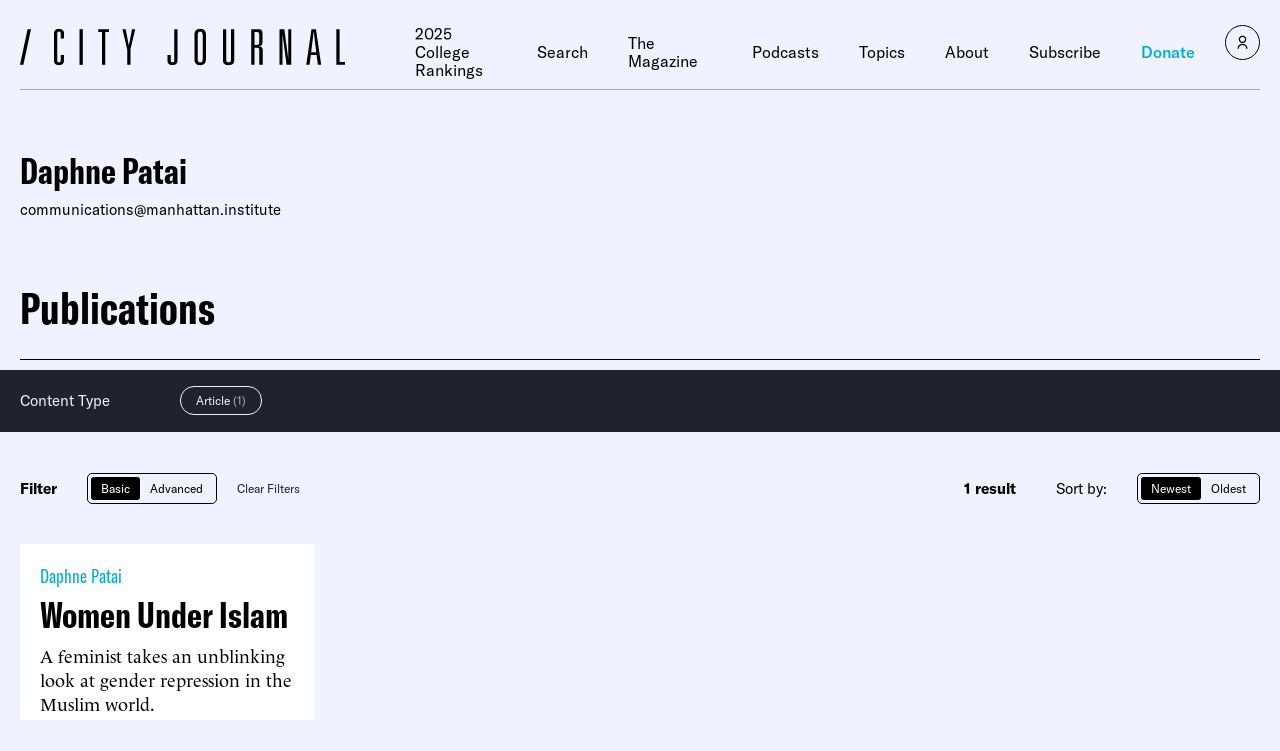

--- FILE ---
content_type: text/javascript;charset=utf-8
request_url: https://p1cluster.cxense.com/p1.js
body_size: 99
content:
cX.library.onP1('3db3ildk3bnlpenrne107orjo');


--- FILE ---
content_type: text/javascript;charset=utf-8
request_url: https://id.cxense.com/public/user/id?json=%7B%22identities%22%3A%5B%7B%22type%22%3A%22ckp%22%2C%22id%22%3A%22mkklge906qb44l3w%22%7D%2C%7B%22type%22%3A%22lst%22%2C%22id%22%3A%223db3ildk3bnlpenrne107orjo%22%7D%2C%7B%22type%22%3A%22cst%22%2C%22id%22%3A%223db3ildk3bnlpenrne107orjo%22%7D%5D%7D&callback=cXJsonpCB1
body_size: 188
content:
/**/
cXJsonpCB1({"httpStatus":200,"response":{"userId":"cx:2ff4sam02nk2b3i6yfze8wourm:w5t4lvdnn5hn","newUser":true}})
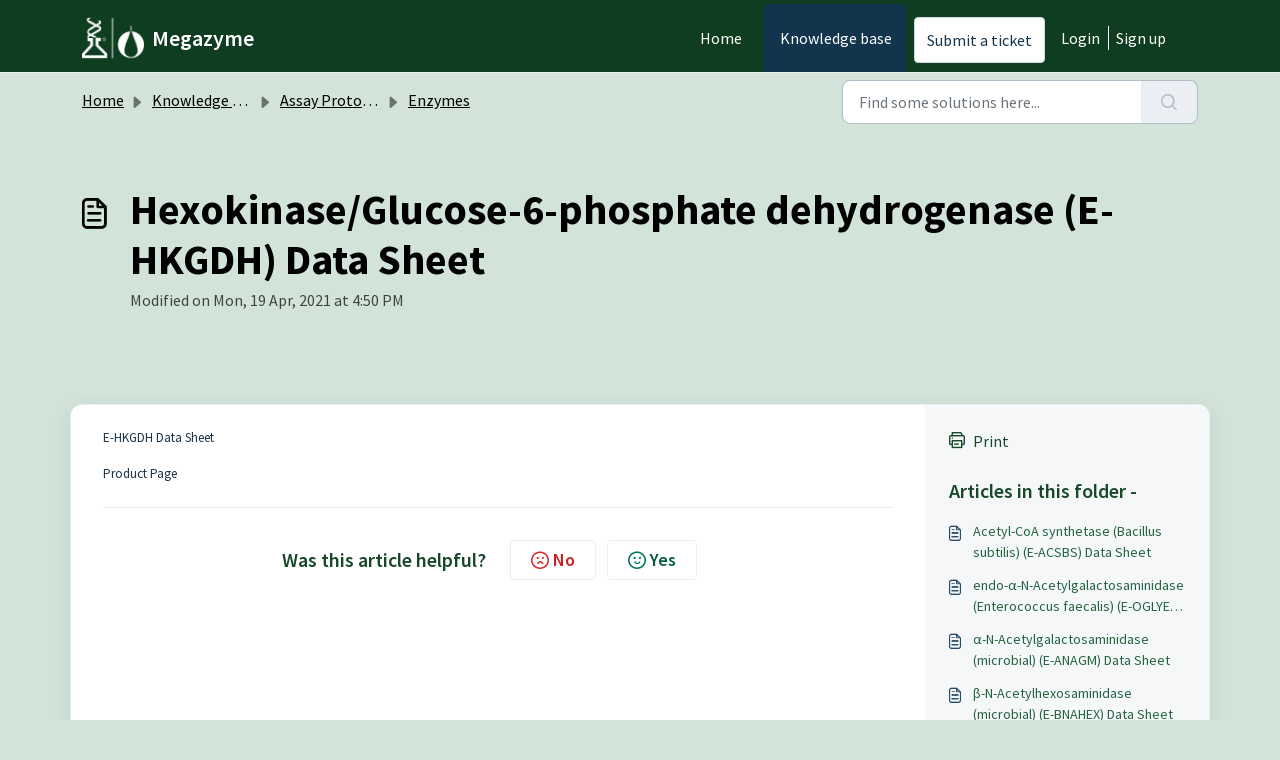

--- FILE ---
content_type: application/javascript
request_url: https://support.megazyme.com/assets/cdn/portal/scripts/integrations.js
body_size: -1078
content:
(window.webpackJsonp=window.webpackJsonp||[]).push([[44],{266:function(e,t,n){"use strict";n.r(t);var r=n(28);if(function(){function e(){dataLayer.push(arguments)}if(window.store.googleAnalytics){var t=window.store.googleAnalytics,n=t.account_number,i=t.domain,o=t.ga4;if(n){var a;o?(window.dataLayer=window.dataLayer||[],e("js",new Date),i&&e("set","linker",{domains:[i]}),e("config",n),a="https://www.googletagmanager.com/gtag/js?id=".concat(n)):(window._gaq=window._gaq||[],window._gaq.push(["_setAccount",n]),window._gaq.push(["_addDevId","00P19"]),i&&window._gaq.push(["_setDomainName",i]),window._gaq.push(["_trackPageview"]),a="".concat("https:"===document.location.protocol?"https://ssl":"http://www",".google-analytics.com/ga.js"));var c={type:"text/javascript",async:!0,src:a};Object(r.a)(c,!0)}}}(),function(){if(window.store.freshchat){var e=window.store,t=e.currentLocale,n=e.account.id,i=e.portal.id,o=e.user;o=void 0===o?{}:o;var a=o.name,c=o.email,s=e.freshchat,u=s.token,l=s.visitor_widget_host_url,d=s.autofaq_enabled,f=s.freddy_bot_status,h=s.freddy_bot_widget_config,p=s.csp_nonce,m={src:"".concat(l,"/js/widget.js")},v={token:u,host:l};d&&f&&(v.locale=t,v.meta={fw_product:"freshdesk",fw_product_acc_id:n.toString(),fw_group_id:i.toString()},v.config=h),c&&a&&(v.externalId=c,v.firstName=a,v.email=c),p&&(v.cspNonce=p),Object(r.a)(m,!0).then(function(){window.jQuery(document).ready(function(){window.fcWidget.init(v)})})}}(),window.store.freddy_bot){var i=window.store,o=i.user,a=o.name,c=o.email,s=i.freddy_bot,u=s.widget_code_src,l=s.freshdesk_product_id,d=s.external_id,f=s.widget_code_env,h=s.widget_code_self_init,p=s.widget_code_init_type,m=s.widget_code_region;!function(){if(!document.getElementById("spd-busns-spt")){var e={id:"spd-busns-spt",async:!0,src:u,"data-prdct-hash":l,"data-ext-client-id":d,"data-env":f,"data-self-init":h,"data-init-type":p,"data-region":m};Object(r.a)(e,!0).then(function(){window.Freshbots.initiateWidget({getClientParams:function(){return{"cstmr::nm":a,"cstmr::eml":c}}})})}}()}},28:function(e,t,n){"use strict";var r=n(3),i=n.n(r),o=function(e){var t=arguments.length>1&&void 0!==arguments[1]?arguments[1]:!1,n=document.createElement("script");Object.entries(e).forEach(function(e){var t=i()(e,2),r=t[0],o=t[1],a="boolean"==typeof o?"":o;n.setAttribute(r,a)});var r=t?"head":"body",o=document.querySelector("".concat(r," script"));return o.parentNode.insertBefore(n,o),new Promise(function(e,t){n.onload=function(){e.apply(void 0,arguments)},n.onerror=function(){t(new Error("Error in loading scripts"))}})};t.a=o}},[[266,0]]]);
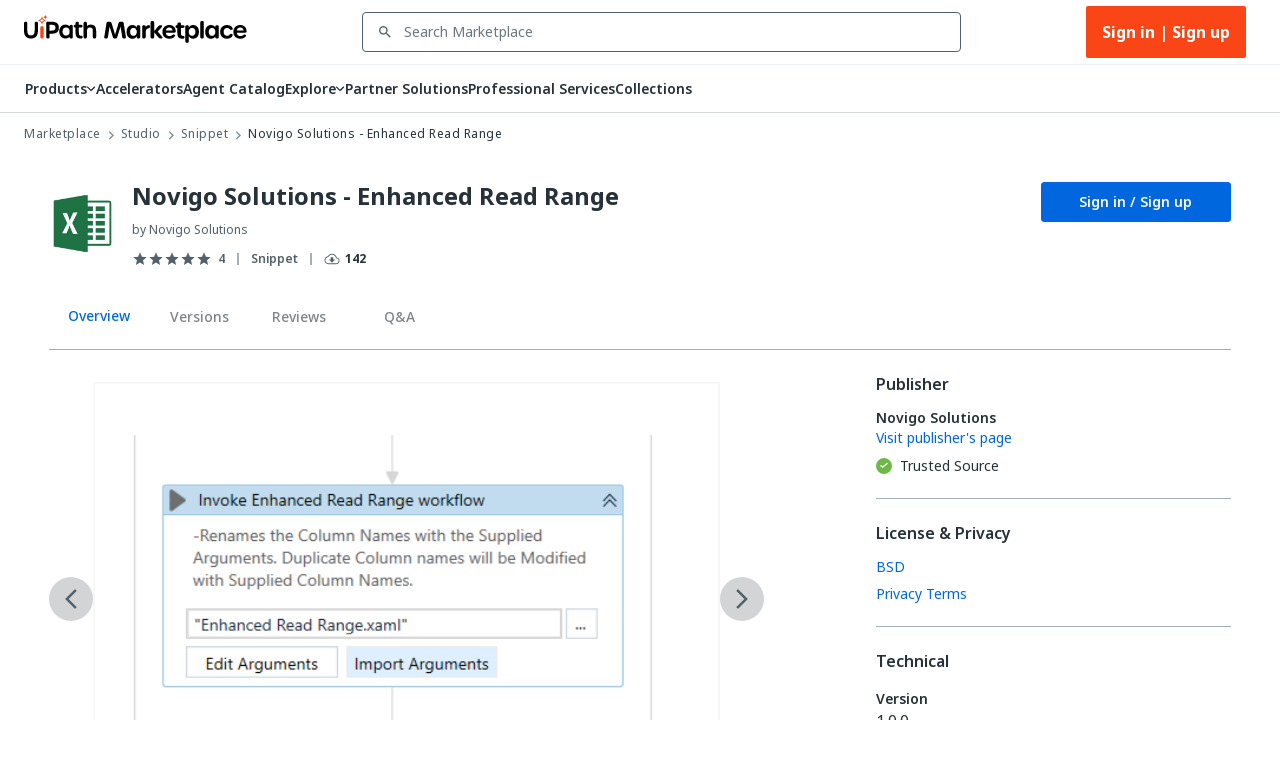

--- FILE ---
content_type: image/svg+xml
request_url: https://marketplace.uipath.com/static/images/icons/arrow-small-right.svg
body_size: -133
content:
<svg xmlns="http://www.w3.org/2000/svg" width="16" height="16" viewBox="0 0 16 16">
    <path fill="#858f95" fill-rule="evenodd" d="M9.102 7.37l-2.876 2.876a.67.67 0 1 0 .948.948l3.35-3.35a.67.67 0 0 0 0-.948l-3.35-3.35a.67.67 0 1 0-.948.948L9.102 7.37z"/>
</svg>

- Work task:
What is needed here is one number: how many lines of the entries hold the string "cxense".

- Your solution:
2